Emily Carr was born on December
13, 1871, in Victoria, B.C. She was the second youngest of nine children and
she and her siblings were raised by parents who kept the English customs they
had been used to in England. Their home had high ceilings, decorative
mouldings, and there was a parlour. Sunday mornings were for prayers, and there
were evening Bible readings. Emily’s mother died in 1886 and her father in
1888.
Emily’s father had encouraged her in her artistic pursuits but it wasn’t
until two years after his death that she enrolled at the San Francisco Art
Institute. She returned to Victoria in 1892 and over the next twenty years she
alternated between travelling to aboriginal villages in British Columbia to
sketch and paint their lifestyle and going to England and France to study art.
During that time she took a job teaching at the Ladies Art Club in Vancouver but the students didn’t like her
because she smoked in class and cursed them. She left after a month.

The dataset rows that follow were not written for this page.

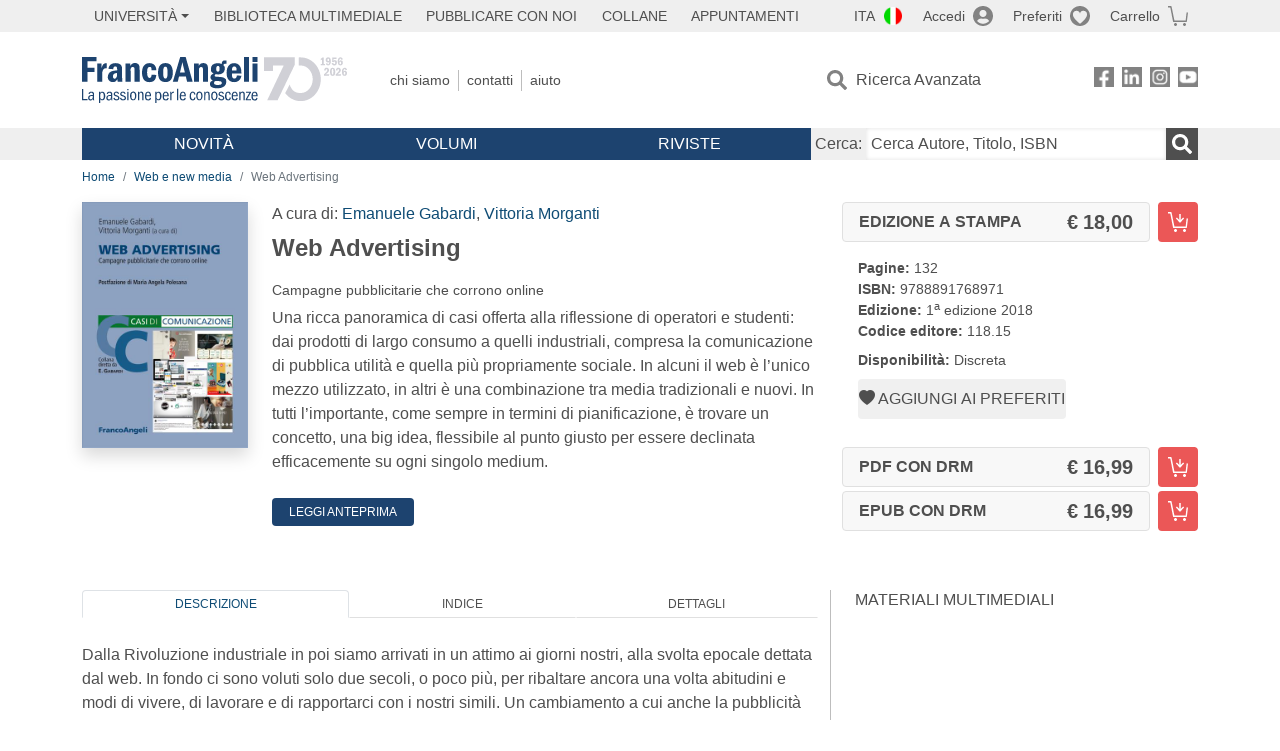

--- FILE ---
content_type: text/html; charset=utf-8
request_url: https://www.francoangeli.it/IsLibroInPreferiti/true/24799/2/24
body_size: -199
content:

        <button onclick="icone.preferiti.on()" hx-get="/preferiti/True/24799/2/24" hx-swap="outerHTML"
                class="btn preferiti-out cursor-pointer" style="padding:0">
            <i class="bi bi-heart-fill"></i>
            <span> Aggiungi ai preferiti</span>
        </button>


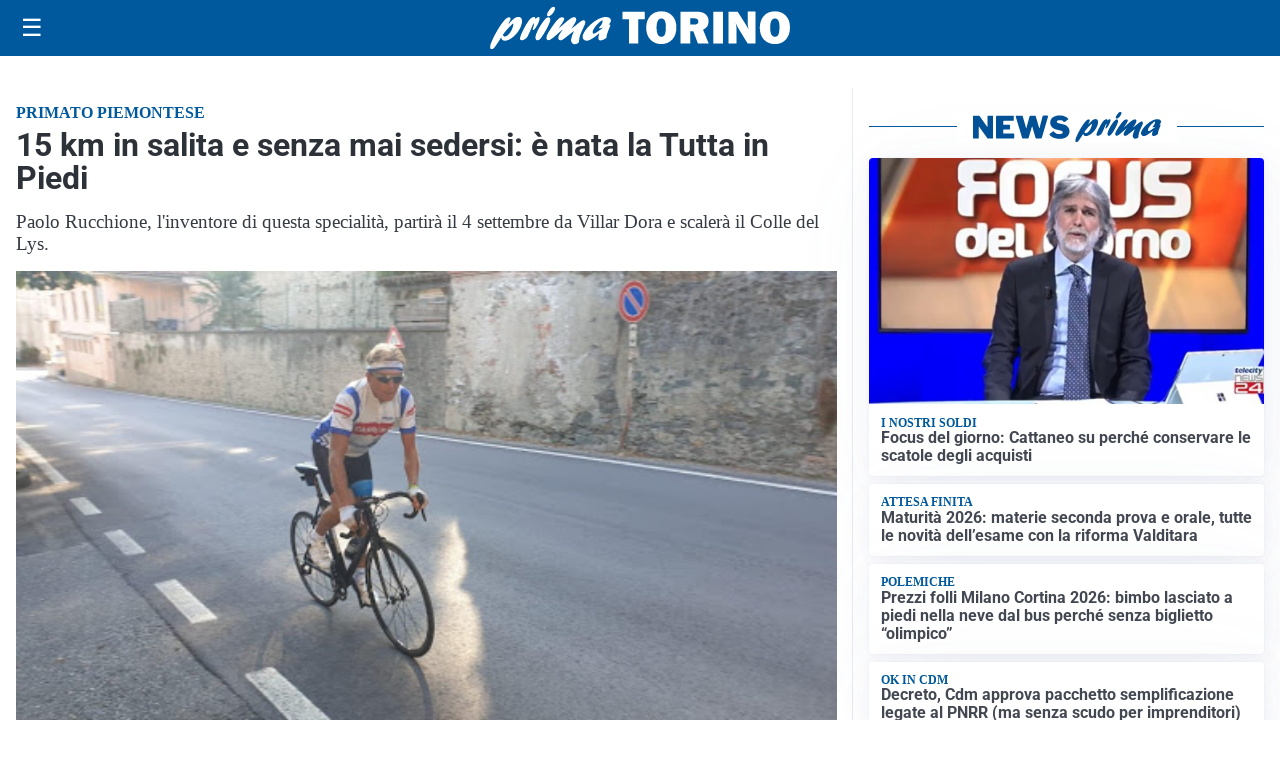

--- FILE ---
content_type: text/html; charset=utf8
request_url: https://primatorino.it/media/my-theme/widgets/list-posts/sidebar-video-piu-visti.html?ts=29496348
body_size: 724
content:
<div class="widget-title"><span>Video più visti</span></div>
<div class="widget-sidebar-featured-poi-lista">
            
                    <article class="featured">
                <a href="https://primatorino.it/cronaca/lincontro-per-onorare-il-debito-di-droga-finisce-nel-sangue-24enne-arrestato-per-rapina-aggravata/">
                                            <figure><img width="480" height="300" src="https://primatorino.it/media/2026/01/Schermata-2026-01-28-alle-12.42.27-480x300.png" class="attachment-thumbnail size-thumbnail wp-post-image" alt="L&#8217;incontro per onorare il debito di droga finisce nel sangue: 24enne arrestato per rapina aggravata" loading="lazy" sizes="(max-width: 480px) 480px, (max-width: 1024px) 640px, 1280px" decoding="async" /></figure>
                                        <div class="post-meta">
                                                    <span class="lancio">cronaca</span>
                                                <h3>L&#8217;incontro per onorare il debito di droga finisce nel sangue: 24enne arrestato per rapina aggravata</h3>
                    </div>
                </a>
            </article>
                    
                    <article class="compact">
                <a href="https://primatorino.it/attualita/medici-e-medicina-amiloidosi-cardiaca-rara-ma-non-troppo-tra-diagnostica-precoce-e-terapie/">
                    <div class="post-meta">
                                                    <span class="lancio">televisione</span>
                                                <h3>Medici e Medicina: amiloidosi cardiaca (rara ma non troppo) tra diagnostica precoce e terapie</h3>
                    </div>
                </a>
            </article>
                    
                    <article class="compact">
                <a href="https://primatorino.it/attualita/conta-e-speratura-delle-uova-per-i-pinguini-africani-a-zoom-torino-la-colonia-piu-popolosa-ditalia/">
                    <div class="post-meta">
                                                    <span class="lancio">attualità</span>
                                                <h3>Conta e speratura delle uova per i pinguini africani: a Zoom Torino la colonia più popolosa d&#8217;Italia</h3>
                    </div>
                </a>
            </article>
            </div>

<div class="widget-footer"><a role="button" href="/multimedia/video/" class="outline widget-more-button">Altri video</a></div>

--- FILE ---
content_type: text/html; charset=utf8
request_url: https://primatorino.it/media/my-theme/widgets/list-posts/sidebar-idee-e-consigli.html?ts=29496348
body_size: 388
content:
<div class="widget-title"><span>Idee e consigli</span></div>
<div class="widget-sidebar-featured-poi-lista">
            
                    <article class="featured">
                <a href="https://primatorino.it/rubriche/idee-e-consigli/luci-smart-come-funzionano-e-come-si-integrano-con-la-domotica/">
                                            <figure><img width="480" height="300" src="https://primatorino.it/media/2026/01/Cellulare-480x300.jpg" class="attachment-thumbnail size-thumbnail wp-post-image" alt="Luci smart: come funzionano e come si integrano con la domotica" loading="lazy" sizes="(max-width: 480px) 480px, (max-width: 1024px) 640px, 1280px" decoding="async" /></figure>
                                        <div class="post-meta">
                                                <h3>Luci smart: come funzionano e come si integrano con la domotica</h3>
                    </div>
                </a>
            </article>
            </div>

<div class="widget-footer"><a role="button" href="/idee-e-consigli/" class="outline widget-more-button">Altre notizie</a></div>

She continued to paint and even opened a gallery in Vancouver. However,
it was not a success so 1913, she once again moved to Victoria. For the next
fifteen years Emily ran a boarding house called the House of all Sorts. She continued to do a little painting and over
time her work was recognized by influential members of the art world and she
put on an exhibit at Canada’s National Gallery. She is best known for her
paintings on Indigenous peoples of the Pacific Northwest and later in life her
modernist and post-impressionist styles.
Emily Carr suffered heart attacks in 1937 and 1939. She had a serious
stroke in 1940 and another heart attack in 1942. These left her unable to paint
so she concentrating on her writing. Her first book Klee Wyck was published in 1941 and she won the Governor-General
Award for non-fiction for the book. The
Book of Small came out in 1942 and The
House of all Sorts, named after her boarding house which provided material
for the book, was published in 1944.
Emily Carr died from a heart attack On March 2, 1945. She had three
books published posthumously: Growing
Pains (1946); Pause, The Heart of a
Peacock (1953); and Hundreds and
Thousands (1966).
As an author, Emily Carr was one of the earliest story tellers of life
in the province of British Columbia.